LSU carried that momentum into the bottom half of the eighth with Beau Jordan’s first pitch Texas Leaguer into left field to really get the crowd rolling. But that momentum was soon snuffed out with Jake Slaughter’s double play ball to short. Papierski walked after the deflating two out play but that would be all for LSU.

Lange was pulled for the ninth inning after his 12 strikeouts to one walk on nine hits, only one of which scored runs. In came Matthew Beck, and then the wheels came off. An error from Cole Freeman on an easy grounder let the leadoff man on and then a single and walk loaded them up with no outs. Beck struck out the next man up, but gave up a two run single that allowed the Aggies to double their lead. Beck was pulled for Nick Bush, who got out of the inning without any further damage, but the hole was too deep.

“I still felt confident going into the ninth inning that if we would have held them there in the ninth with a two run lead that sooner or later we would have come out of it,” said Mainieri. “But unfortunately we gave up the two runs that separated the game and couldn’t come out of it.

The LSU ninth began with a leadoff single from Cole Freeman and he promptly moved to second on defensive indifference, the first time a Tiger reached scoring position all night. Freeman moved to third on a pop out but couldn’t cross home as the Tiger offense ran dry to end the game.

LSU is in the middle of a troubling offensive rut, and for whatever reason this one looks especially difficult to climb out of. In times like these, Mainieri is looking for anything to tick favor and momentum LSU’s way.

“We just got to get some confidence going,” Mainieri explained after the game. “And obviously the older guys have to lead the way. They have to step up and be the guys for us. To score runs, it takes one through nine. Through tonight, we haven’t been aggressive enough and need to be more confident.”

“This happens,” Kramer Robertson replied when asked about the team’s struggles. “Each yeah that I’ve been here, I’ve been through it. There always seems to be a point where we struggle a little offensively. But every year we’ve come out of it.”

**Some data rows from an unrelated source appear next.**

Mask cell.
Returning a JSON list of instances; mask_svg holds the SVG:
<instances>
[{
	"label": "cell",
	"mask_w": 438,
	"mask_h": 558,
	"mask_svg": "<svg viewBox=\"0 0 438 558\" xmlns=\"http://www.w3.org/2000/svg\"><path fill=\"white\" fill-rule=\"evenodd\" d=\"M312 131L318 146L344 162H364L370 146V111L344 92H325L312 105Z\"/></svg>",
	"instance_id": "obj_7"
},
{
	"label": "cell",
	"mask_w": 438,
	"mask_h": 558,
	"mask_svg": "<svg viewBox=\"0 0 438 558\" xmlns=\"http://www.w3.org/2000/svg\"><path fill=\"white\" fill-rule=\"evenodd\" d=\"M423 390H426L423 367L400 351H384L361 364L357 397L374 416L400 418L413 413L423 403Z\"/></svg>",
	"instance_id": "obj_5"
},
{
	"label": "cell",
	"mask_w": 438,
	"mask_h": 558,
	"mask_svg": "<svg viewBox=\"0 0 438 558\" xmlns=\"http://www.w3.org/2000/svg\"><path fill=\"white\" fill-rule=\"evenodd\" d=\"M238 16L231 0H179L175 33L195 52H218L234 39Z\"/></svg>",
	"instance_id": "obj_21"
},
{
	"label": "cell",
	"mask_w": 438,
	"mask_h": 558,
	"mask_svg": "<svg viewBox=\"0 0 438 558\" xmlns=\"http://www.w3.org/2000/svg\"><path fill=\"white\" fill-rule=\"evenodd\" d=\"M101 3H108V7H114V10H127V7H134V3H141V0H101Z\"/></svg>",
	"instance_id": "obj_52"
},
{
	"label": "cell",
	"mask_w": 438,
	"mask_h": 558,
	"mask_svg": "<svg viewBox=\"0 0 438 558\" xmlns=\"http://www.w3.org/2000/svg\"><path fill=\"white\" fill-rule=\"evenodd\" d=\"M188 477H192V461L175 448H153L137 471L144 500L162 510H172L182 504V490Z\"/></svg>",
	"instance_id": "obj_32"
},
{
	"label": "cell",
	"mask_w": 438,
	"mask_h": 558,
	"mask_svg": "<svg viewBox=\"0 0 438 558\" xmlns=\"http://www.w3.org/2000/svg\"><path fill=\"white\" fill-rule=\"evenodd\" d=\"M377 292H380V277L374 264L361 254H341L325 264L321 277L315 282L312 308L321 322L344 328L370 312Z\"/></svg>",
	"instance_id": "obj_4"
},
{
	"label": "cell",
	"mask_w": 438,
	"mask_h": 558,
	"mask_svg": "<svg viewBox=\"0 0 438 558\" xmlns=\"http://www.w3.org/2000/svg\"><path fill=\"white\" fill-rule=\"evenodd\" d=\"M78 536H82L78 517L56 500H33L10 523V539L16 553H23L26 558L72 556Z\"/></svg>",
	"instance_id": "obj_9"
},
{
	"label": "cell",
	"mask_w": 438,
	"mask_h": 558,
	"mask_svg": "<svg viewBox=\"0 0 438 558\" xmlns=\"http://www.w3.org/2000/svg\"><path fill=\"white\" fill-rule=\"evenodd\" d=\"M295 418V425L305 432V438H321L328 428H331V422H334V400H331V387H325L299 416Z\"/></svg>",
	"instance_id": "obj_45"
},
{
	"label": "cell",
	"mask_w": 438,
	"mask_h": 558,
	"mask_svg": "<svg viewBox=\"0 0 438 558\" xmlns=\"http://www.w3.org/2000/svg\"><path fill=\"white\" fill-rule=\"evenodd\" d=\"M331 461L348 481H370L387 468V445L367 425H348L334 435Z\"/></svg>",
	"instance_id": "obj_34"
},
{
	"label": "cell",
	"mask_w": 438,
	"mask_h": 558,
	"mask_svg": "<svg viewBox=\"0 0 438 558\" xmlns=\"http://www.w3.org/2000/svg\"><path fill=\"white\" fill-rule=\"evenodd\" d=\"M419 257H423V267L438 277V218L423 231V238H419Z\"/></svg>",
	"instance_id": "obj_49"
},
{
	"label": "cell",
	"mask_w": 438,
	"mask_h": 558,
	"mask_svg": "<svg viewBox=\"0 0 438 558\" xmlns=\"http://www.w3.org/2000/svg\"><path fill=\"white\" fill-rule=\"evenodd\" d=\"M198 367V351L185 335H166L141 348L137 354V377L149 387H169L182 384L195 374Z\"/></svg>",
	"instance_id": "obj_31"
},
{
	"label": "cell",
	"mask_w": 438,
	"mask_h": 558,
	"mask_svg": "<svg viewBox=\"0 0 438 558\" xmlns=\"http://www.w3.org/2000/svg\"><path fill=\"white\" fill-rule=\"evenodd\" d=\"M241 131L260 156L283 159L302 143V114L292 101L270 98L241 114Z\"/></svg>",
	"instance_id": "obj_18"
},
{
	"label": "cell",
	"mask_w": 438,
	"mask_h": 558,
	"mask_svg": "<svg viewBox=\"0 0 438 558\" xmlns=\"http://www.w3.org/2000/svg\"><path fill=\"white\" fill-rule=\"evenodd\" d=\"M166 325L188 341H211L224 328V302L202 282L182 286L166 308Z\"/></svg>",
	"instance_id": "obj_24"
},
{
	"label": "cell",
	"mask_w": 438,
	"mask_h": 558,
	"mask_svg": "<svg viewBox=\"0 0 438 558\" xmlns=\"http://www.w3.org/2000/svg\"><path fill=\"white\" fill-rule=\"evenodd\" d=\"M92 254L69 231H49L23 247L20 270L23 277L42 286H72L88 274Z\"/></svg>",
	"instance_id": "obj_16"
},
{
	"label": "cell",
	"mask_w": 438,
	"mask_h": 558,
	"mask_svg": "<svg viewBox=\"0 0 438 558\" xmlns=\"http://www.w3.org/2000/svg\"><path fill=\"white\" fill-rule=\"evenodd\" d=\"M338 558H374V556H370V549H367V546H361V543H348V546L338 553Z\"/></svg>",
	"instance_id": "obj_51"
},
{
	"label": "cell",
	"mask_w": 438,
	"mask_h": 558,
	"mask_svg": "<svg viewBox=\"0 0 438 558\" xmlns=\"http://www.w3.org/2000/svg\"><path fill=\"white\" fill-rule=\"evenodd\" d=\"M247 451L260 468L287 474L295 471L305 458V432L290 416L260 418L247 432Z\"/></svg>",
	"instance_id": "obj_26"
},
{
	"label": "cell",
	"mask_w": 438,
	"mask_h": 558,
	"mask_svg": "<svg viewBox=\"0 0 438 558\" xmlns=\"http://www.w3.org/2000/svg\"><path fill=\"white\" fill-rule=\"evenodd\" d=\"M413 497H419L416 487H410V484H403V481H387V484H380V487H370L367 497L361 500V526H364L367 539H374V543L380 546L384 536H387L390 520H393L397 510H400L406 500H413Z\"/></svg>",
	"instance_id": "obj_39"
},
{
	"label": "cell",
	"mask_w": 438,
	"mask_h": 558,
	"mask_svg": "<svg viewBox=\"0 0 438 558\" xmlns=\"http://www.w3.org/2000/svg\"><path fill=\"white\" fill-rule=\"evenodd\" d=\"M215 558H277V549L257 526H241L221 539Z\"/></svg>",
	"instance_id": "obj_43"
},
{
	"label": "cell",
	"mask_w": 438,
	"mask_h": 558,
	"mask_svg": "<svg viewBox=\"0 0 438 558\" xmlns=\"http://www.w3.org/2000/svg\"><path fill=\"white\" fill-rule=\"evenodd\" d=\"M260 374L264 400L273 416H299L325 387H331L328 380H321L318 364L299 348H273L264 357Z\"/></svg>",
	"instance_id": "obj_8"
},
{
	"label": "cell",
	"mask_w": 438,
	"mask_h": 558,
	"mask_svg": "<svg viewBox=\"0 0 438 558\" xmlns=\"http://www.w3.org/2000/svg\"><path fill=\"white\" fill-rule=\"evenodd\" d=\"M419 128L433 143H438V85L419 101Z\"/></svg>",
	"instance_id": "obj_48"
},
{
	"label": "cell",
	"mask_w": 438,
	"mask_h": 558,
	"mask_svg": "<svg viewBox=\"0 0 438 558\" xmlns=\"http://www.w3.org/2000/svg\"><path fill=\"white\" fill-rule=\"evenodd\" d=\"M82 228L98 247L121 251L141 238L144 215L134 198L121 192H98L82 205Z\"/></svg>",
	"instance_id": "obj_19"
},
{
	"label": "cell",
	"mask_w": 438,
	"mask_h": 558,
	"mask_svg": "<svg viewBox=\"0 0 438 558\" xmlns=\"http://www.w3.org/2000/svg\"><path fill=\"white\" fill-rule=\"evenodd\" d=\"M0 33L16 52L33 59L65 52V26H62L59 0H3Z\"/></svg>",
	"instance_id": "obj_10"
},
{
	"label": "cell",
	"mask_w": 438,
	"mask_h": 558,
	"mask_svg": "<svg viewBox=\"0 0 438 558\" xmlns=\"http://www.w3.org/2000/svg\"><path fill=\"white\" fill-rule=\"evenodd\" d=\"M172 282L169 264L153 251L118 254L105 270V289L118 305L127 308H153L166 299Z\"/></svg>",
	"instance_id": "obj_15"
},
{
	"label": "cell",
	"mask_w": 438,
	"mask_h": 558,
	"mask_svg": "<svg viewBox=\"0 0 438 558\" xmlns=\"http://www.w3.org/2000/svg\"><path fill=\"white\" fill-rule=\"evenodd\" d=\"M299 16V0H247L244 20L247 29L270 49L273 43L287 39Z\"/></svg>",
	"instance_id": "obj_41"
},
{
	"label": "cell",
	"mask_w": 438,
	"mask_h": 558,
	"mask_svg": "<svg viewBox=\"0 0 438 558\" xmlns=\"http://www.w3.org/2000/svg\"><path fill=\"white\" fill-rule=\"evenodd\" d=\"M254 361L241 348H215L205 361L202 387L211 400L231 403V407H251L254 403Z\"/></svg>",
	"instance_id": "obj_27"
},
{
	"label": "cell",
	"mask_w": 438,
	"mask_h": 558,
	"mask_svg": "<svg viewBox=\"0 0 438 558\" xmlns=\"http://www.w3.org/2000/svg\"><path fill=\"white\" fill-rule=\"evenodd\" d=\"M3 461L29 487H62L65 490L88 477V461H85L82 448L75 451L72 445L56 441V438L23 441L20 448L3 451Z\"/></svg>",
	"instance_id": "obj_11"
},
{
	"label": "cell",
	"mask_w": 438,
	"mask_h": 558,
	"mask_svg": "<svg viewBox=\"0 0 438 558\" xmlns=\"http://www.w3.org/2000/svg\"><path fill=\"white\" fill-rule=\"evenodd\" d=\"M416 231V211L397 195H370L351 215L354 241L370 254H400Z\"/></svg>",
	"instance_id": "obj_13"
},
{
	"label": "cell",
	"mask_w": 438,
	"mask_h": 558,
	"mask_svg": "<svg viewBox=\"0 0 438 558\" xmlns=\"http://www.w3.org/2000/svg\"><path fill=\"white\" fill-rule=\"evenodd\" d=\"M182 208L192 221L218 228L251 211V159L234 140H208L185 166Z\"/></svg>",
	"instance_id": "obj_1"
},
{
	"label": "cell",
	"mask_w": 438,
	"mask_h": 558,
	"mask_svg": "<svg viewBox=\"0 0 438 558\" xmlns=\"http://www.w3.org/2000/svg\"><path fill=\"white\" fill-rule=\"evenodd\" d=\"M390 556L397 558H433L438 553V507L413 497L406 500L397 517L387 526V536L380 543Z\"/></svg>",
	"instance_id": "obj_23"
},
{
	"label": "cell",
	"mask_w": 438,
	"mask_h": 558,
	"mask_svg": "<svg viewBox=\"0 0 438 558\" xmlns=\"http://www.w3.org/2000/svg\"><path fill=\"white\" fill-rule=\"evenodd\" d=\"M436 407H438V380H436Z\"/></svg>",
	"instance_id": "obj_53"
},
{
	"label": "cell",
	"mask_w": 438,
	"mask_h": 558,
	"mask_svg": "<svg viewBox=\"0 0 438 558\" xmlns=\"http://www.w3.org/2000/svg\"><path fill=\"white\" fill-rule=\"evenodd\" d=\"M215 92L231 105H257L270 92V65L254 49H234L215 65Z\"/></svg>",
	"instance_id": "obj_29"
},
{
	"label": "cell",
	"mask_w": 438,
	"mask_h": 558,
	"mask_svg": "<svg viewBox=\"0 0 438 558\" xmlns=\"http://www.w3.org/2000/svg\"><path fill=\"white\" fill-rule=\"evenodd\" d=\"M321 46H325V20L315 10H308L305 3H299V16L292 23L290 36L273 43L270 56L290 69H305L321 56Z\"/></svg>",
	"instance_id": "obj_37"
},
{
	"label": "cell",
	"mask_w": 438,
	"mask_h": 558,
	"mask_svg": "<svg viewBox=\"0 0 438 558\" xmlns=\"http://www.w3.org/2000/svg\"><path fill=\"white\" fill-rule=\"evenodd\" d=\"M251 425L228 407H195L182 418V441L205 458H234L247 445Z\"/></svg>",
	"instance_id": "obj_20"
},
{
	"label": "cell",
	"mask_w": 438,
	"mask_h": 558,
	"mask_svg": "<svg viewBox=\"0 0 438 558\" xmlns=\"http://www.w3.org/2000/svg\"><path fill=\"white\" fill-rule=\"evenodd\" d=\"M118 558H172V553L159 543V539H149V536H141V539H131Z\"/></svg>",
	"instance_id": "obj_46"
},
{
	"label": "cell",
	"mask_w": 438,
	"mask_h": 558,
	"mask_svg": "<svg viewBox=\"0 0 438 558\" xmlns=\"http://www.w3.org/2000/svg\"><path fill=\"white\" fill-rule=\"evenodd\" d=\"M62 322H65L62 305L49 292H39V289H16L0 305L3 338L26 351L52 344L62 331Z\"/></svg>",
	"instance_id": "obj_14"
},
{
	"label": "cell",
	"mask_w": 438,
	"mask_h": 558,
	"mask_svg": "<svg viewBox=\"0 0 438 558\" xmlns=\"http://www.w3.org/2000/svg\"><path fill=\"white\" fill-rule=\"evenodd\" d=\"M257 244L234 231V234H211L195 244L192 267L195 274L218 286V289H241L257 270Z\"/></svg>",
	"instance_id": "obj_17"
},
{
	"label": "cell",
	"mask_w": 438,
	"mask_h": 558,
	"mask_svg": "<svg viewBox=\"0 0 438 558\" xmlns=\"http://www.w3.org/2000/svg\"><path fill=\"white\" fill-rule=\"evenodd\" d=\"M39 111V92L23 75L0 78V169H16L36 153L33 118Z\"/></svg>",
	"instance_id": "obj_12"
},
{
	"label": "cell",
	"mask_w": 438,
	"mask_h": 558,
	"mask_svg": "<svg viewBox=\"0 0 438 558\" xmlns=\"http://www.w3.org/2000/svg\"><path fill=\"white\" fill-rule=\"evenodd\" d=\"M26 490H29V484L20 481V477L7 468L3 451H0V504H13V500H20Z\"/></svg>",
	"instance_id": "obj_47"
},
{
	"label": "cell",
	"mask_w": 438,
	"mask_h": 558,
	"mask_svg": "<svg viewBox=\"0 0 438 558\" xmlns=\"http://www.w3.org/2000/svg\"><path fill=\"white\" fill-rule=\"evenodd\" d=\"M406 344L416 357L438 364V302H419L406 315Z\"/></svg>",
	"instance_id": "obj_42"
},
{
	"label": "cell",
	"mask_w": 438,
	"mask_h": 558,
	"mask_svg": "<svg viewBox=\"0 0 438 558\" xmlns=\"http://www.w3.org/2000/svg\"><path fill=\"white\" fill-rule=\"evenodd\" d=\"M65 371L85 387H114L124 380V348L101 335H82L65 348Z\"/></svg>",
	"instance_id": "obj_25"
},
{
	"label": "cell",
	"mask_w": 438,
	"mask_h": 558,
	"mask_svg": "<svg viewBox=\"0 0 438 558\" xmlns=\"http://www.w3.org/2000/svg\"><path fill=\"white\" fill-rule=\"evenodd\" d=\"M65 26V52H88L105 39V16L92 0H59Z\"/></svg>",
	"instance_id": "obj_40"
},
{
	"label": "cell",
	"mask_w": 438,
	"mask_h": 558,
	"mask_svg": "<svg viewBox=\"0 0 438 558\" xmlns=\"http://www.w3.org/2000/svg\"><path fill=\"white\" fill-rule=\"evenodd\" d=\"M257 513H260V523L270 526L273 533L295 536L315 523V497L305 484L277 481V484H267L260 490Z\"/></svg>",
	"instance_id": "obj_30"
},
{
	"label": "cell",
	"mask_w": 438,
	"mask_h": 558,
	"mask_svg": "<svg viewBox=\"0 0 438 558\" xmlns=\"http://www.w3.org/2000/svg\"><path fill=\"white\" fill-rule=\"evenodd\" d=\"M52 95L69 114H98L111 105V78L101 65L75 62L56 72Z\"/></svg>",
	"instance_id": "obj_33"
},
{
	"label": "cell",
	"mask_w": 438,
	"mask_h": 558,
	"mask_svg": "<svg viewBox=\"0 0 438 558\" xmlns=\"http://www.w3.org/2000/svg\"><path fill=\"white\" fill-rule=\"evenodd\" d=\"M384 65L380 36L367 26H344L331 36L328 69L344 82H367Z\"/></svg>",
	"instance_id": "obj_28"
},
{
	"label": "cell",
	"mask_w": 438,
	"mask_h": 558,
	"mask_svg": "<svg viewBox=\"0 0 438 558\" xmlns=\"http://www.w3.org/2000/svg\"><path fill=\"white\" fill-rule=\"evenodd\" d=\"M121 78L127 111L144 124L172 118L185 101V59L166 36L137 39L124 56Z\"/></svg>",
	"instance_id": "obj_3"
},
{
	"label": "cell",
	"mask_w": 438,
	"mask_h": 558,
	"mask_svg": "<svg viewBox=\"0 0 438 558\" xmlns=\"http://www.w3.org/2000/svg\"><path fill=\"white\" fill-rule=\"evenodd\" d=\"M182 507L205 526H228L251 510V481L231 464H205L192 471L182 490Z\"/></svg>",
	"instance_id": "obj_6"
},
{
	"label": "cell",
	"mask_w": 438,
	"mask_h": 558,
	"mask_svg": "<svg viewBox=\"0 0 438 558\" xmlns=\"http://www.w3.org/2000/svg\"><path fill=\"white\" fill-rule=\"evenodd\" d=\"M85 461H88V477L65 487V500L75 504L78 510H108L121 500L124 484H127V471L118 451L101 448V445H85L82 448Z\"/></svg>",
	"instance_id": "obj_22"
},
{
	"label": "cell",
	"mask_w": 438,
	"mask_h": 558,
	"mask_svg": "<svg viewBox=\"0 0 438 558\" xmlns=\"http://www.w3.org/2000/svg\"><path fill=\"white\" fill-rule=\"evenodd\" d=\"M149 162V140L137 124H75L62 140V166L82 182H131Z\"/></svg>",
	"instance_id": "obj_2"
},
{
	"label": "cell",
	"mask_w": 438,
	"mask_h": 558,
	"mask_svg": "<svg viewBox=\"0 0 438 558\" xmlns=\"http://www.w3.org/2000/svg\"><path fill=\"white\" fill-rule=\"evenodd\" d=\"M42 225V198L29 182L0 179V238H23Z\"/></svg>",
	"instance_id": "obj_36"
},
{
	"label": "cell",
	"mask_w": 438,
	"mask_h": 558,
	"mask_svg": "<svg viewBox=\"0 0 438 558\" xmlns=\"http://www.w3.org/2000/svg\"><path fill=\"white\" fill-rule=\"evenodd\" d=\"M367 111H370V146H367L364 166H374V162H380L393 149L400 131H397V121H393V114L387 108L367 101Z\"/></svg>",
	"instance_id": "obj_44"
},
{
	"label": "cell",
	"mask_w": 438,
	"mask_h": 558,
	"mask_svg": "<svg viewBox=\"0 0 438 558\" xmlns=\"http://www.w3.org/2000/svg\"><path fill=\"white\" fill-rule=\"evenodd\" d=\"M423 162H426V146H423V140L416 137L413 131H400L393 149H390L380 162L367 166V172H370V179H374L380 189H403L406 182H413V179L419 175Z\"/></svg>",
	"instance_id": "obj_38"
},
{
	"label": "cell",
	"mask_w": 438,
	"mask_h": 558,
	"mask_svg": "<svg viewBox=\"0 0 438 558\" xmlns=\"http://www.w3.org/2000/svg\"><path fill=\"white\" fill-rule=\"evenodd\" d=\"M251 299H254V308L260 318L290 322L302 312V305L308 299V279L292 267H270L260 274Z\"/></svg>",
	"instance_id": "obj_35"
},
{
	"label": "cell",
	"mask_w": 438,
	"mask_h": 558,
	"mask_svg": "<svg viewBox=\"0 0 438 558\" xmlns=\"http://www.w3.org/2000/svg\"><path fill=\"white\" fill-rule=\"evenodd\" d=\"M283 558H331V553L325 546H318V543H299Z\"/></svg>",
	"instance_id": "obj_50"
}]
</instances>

And then Kramer Robertson the leader emerged. “I need to relay that message to some of the younger guys. It’s baseball, it’s a cruel sport, and it can break you and rub your face in the dirt.”

“Tough times don’t last, tough people do,” Robertson ended with, a sentiment that his coach echoed.

“Feeling sorry for yourself is not going to get the job done. You got to go up there and get back after it.”